At 24, she raised $51,000 to create her non-profit, Eat, Breathe, Thrive. Today it exists in three distinct settings: clinics in hospitals, community centers and on college campuses. Chelsea has trained over 100 facilitators around the country to teach the program, which combines yoga, community, service and lessons from the program’s guiding principals.
Chelsea gives an example: “One lesson is starting to make choices based on functionality rather than form. When I wake up in the morning, I go for a walk. Not because I want to reduce fat on my thighs, but because going for a walk stimulates my endorphins, wakes me up and helps me focus,” she said.
“We are looking for functions. Same thing with my food. When I think about what I’m going to eat, I don’t think about how many calories are in something. I ask how does this food make me feel? Is it going to give me energy? We do a lot of exercises to learn which foods optimize certain functionalities.”
Recovery is a layered word for Chelsea, even today at 25-years-old. “A lot of people say once you have an eating disorder, you always have one. I do not subscribe to that. I don’t know where my eating disorder went. But around 22, it was completely gone,” she said.
Being in recovery and being recovered sound similar enough, but they couldn’t feel more different to her.
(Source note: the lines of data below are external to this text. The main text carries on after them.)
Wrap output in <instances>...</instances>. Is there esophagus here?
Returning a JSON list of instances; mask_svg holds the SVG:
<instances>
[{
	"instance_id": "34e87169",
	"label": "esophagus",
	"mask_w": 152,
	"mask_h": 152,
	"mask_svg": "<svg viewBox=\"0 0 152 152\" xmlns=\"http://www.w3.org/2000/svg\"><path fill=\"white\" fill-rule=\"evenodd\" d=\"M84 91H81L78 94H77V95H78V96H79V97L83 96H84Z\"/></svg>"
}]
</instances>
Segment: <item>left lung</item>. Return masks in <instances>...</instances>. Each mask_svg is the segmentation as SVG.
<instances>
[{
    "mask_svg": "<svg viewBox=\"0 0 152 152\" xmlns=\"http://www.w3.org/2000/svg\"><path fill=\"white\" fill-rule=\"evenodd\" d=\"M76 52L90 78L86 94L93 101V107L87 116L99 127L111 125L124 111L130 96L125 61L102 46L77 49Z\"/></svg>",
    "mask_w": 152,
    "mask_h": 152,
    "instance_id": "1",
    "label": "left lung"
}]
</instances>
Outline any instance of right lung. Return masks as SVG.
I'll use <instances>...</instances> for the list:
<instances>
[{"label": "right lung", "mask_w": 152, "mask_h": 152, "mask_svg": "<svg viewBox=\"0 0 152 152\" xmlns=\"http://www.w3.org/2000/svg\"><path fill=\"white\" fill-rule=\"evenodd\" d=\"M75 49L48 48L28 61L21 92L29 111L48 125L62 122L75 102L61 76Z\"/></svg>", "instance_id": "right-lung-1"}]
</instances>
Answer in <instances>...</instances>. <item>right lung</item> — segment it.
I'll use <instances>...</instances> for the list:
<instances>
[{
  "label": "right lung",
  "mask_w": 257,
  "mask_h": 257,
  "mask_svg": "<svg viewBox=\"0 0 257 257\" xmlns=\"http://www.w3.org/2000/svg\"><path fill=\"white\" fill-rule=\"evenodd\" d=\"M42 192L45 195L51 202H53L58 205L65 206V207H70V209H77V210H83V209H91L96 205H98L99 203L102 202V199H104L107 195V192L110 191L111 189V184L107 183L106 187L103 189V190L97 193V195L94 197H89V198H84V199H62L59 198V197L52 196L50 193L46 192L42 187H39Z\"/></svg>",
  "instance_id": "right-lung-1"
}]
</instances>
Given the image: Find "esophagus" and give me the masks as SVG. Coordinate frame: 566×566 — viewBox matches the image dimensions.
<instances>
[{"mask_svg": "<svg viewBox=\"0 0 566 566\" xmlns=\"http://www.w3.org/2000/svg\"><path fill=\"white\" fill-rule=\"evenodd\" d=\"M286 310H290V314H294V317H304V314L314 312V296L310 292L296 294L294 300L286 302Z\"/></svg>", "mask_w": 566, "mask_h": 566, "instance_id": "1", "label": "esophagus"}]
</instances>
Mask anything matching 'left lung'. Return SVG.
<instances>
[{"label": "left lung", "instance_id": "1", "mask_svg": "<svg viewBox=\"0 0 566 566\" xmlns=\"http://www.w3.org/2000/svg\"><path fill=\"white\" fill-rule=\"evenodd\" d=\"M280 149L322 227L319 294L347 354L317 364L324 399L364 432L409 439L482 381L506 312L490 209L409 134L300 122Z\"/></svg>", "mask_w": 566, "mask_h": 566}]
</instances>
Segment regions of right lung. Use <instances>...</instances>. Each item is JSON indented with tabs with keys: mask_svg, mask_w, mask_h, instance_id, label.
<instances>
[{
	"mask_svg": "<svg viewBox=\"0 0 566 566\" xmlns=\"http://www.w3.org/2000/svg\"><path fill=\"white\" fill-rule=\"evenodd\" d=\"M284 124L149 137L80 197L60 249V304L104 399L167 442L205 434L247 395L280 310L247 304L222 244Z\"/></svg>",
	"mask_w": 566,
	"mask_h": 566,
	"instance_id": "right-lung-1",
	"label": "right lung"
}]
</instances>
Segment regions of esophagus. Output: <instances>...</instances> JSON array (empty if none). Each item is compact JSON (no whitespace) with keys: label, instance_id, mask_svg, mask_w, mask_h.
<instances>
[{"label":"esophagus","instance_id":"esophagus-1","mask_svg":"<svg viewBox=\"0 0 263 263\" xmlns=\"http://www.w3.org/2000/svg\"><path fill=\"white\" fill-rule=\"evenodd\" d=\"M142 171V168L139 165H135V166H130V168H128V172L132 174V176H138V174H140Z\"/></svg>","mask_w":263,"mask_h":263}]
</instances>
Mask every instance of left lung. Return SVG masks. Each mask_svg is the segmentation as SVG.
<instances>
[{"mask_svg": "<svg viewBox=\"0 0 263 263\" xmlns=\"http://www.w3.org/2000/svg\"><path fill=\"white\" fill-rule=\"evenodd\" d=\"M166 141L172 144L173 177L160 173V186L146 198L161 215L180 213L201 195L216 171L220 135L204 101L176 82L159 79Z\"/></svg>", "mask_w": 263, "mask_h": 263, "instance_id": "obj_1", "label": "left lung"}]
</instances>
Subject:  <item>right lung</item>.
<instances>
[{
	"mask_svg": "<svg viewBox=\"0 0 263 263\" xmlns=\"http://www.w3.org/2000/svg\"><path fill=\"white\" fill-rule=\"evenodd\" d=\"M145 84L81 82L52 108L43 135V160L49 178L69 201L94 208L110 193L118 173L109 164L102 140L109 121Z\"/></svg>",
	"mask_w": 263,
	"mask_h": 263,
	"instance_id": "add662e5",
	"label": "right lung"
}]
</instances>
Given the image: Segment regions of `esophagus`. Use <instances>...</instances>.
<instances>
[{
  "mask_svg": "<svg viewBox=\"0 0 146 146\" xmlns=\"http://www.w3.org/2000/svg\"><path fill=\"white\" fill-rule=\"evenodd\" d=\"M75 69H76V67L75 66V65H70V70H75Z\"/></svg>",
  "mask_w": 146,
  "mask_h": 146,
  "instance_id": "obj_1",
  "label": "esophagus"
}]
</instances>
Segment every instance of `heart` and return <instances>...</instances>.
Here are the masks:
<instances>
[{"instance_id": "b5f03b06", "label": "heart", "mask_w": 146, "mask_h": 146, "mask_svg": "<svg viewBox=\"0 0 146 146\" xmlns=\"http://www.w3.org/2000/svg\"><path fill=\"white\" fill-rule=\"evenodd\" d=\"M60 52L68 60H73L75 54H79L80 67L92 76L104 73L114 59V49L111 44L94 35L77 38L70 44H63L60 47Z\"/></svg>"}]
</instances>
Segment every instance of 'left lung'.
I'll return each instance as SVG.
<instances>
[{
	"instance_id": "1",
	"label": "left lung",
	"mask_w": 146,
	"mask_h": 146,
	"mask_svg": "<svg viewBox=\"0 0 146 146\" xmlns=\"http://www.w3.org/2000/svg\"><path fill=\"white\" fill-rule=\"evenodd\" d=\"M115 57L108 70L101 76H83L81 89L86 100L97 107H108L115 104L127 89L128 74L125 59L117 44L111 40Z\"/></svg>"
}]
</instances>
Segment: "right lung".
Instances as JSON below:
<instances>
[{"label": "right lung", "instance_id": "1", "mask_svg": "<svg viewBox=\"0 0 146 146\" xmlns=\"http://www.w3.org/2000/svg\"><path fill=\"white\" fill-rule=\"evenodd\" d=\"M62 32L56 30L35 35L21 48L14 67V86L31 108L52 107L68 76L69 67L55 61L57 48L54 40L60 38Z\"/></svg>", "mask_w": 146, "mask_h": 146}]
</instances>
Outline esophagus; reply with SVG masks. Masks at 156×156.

Being in recovery meant looking at a plate of food, knowing all of the calories and eating it anyway. Being fully recovered means naming chocolate-covered strawberries, brussels sprouts and bacon as her favorite foods.
“I don’t have a ticker in my head,” she said. “It’s completely gone. I never thought I’d have freedom.”
Eat, Breathe, Thrive's college programs are free to students and the clinical programs are free to patients. The community programs are $350 per participant, but they give out many scholarships so that no one is turned away.